(Request): Swap every "camera" in all of the data below for "viewer" and reproduce the rest unchanged, leaving out the pictures.

↓↓↓

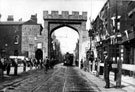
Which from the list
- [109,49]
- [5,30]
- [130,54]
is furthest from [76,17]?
[130,54]

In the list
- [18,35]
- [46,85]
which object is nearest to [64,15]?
[18,35]

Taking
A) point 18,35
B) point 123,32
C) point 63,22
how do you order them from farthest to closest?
point 18,35 < point 63,22 < point 123,32

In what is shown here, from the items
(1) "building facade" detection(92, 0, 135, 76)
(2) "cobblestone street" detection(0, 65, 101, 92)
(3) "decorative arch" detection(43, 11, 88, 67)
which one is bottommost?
(2) "cobblestone street" detection(0, 65, 101, 92)

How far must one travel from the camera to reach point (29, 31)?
6438 cm

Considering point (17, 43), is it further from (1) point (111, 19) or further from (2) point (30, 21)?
(1) point (111, 19)

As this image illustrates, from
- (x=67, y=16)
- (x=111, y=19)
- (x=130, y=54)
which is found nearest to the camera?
(x=130, y=54)

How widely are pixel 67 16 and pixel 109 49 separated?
24.3m

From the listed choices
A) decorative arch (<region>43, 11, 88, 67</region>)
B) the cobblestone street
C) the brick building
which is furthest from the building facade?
the brick building

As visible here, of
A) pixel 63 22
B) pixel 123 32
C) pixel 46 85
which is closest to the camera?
pixel 46 85

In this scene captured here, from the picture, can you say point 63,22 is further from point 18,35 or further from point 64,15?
point 18,35

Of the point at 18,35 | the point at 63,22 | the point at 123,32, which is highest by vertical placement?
the point at 63,22

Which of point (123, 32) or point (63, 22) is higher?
point (63, 22)

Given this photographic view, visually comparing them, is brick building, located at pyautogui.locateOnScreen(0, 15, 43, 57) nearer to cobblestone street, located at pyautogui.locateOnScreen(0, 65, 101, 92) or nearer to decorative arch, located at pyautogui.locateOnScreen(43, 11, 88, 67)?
decorative arch, located at pyautogui.locateOnScreen(43, 11, 88, 67)

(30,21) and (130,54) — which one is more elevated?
(30,21)
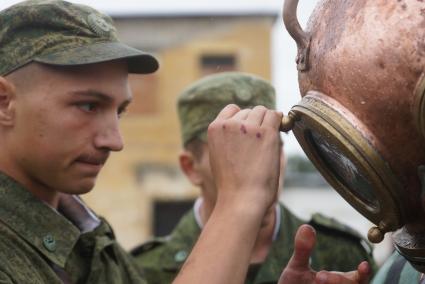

↑↑↑

(The response):
Which from the list
- [109,49]
- [5,30]
- [130,54]
is furthest from [76,17]?
[130,54]

In the list
- [18,35]
- [46,85]
which object is nearest to [64,15]?
[18,35]

Taking
A) point 18,35
B) point 123,32
C) point 63,22
how do you order them from farthest to closest?
point 18,35 < point 63,22 < point 123,32

In what is shown here, from the items
(1) "building facade" detection(92, 0, 135, 76)
(2) "cobblestone street" detection(0, 65, 101, 92)
(3) "decorative arch" detection(43, 11, 88, 67)
which one is bottommost?
(2) "cobblestone street" detection(0, 65, 101, 92)

How far must one travel from the viewer to reach point (29, 31)?
6438 cm

Considering point (17, 43), is it further from (1) point (111, 19) or further from (2) point (30, 21)?
(1) point (111, 19)

As this image illustrates, from
- (x=67, y=16)
- (x=111, y=19)
- (x=130, y=54)
which is found nearest to the viewer?
(x=130, y=54)

How widely are pixel 67 16 and pixel 109 49 separated?
24.3m

From the listed choices
A) decorative arch (<region>43, 11, 88, 67</region>)
B) the cobblestone street
C) the brick building
which is furthest from the building facade?
the brick building

As visible here, of
A) pixel 63 22
B) pixel 123 32
C) pixel 46 85
which is closest to the viewer?
pixel 46 85

In this scene captured here, from the picture, can you say point 63,22 is further from point 18,35 or further from point 64,15?
point 18,35

Of the point at 18,35 | the point at 63,22 | the point at 123,32, which is highest by vertical placement?
the point at 63,22

Which of point (123, 32) or point (63, 22) is higher?
point (63, 22)

Given this photographic view, visually comparing them, is brick building, located at pyautogui.locateOnScreen(0, 15, 43, 57) nearer to cobblestone street, located at pyautogui.locateOnScreen(0, 65, 101, 92) or nearer to decorative arch, located at pyautogui.locateOnScreen(43, 11, 88, 67)?
decorative arch, located at pyautogui.locateOnScreen(43, 11, 88, 67)

(30,21) and (130,54) — which one is more elevated?
(30,21)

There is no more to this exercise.